By systematically checking all threads from the past 365 days, I found tens of thousands of messages that had never reached the automation layer at all. The log file is 51MB, so grepping around to find insight was out of the question.

That made the issue concrete. This was not a theoretical edge case, or a one-off integration glitch. Real customer messages had been sitting outside the system and had not been logged into the database.

That discovery also changed how the automation metrics had to be read. At present, my back-of-the-napkin math indicates a 100x+ improvement in message coverage for automation, and theoretically 100% coverage for database logging. Missed messages created misleading queue metrics, which made the team underestimate inbound volume and overestimate automation coverage.

Sixth Key Lesson

Spend more time designing tests when the bug is beyond a single module, and especially when it’s entwined with multiple systems.

Redesign

I broadened our pull window to capture the past 30 days of threads by default, rather than one day, as the API doesn’t in fact fetch threads with new activity. I tested around this to balance higher coverage without overwhelming the API server. I settled on 15 days as a happy medium.

Seventh Key Lesson

First own the data; then automate against it.

I refined the API backoffs and sleep cycles to match what I observed from the API server. This was to create the system we needed while still being respectful of their server’s resources.

I tested the delay between messages at origin and those hitting their server. I proved that the centralized email API server doesn’t timestamp messages upon receipt, but rather passes along timestamps from origin.
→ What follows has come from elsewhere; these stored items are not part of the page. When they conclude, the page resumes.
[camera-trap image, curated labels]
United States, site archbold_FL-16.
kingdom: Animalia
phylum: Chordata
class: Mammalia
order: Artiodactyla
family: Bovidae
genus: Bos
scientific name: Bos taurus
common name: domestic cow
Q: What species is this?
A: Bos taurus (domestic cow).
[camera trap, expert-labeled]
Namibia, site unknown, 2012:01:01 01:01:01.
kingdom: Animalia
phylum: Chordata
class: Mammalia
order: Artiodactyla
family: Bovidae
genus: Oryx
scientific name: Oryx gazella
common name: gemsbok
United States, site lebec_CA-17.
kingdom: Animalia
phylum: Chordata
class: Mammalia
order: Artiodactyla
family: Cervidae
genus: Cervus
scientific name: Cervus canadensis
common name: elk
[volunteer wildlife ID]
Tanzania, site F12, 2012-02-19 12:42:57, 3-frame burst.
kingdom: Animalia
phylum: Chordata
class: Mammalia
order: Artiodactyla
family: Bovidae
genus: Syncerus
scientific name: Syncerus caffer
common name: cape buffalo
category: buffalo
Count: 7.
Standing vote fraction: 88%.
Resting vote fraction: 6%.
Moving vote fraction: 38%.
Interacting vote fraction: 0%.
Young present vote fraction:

Yet another oddity uncovered, and another assumption built into our code. This too was dropping messages due to our hashmap, but it was an easy fix by modifying the hashmap and backtracking window.

Eighth Key Lesson

Zero trust is not just for security. Test and verify all system design claims.

I upgraded the hashmap to save itself as a SQLite3 file. This will prevent long startups, as each new start was previously forced to build a new hashmap into memory. It still must be verified and rebuilt, but build times dropped from >84 minutes to <24 minutes (when tested on my machine). It is still ill-advised to restart the task unless needed, but nonetheless, this was a real improvement.

When tested on my machine, I saw CPU usage drop by >14% while running, and RAM demands drop by >300MB. And with RAM prices where they are, each MB counts again.

Vibe coding increases your ability to explore options and mitigate risks before committing to decisions. (Kim and Yegge 29)

Full article: Vibe Coding: From Line Cook to Head Chef

This entire redesign was actually my third one, and I dare say the optimal one. Had I not taken the time to explore options, I wouldn’t have found all the small fixes that led to an optimal solution.

Ninth Key Lesson

Explore the problem, and use multiple approaches before settling. Coding agents make it easier than ever to build and test multiple approaches before having to settle on one.

Tenth Key Lesson

In distributed systems, the boundary is often the bug.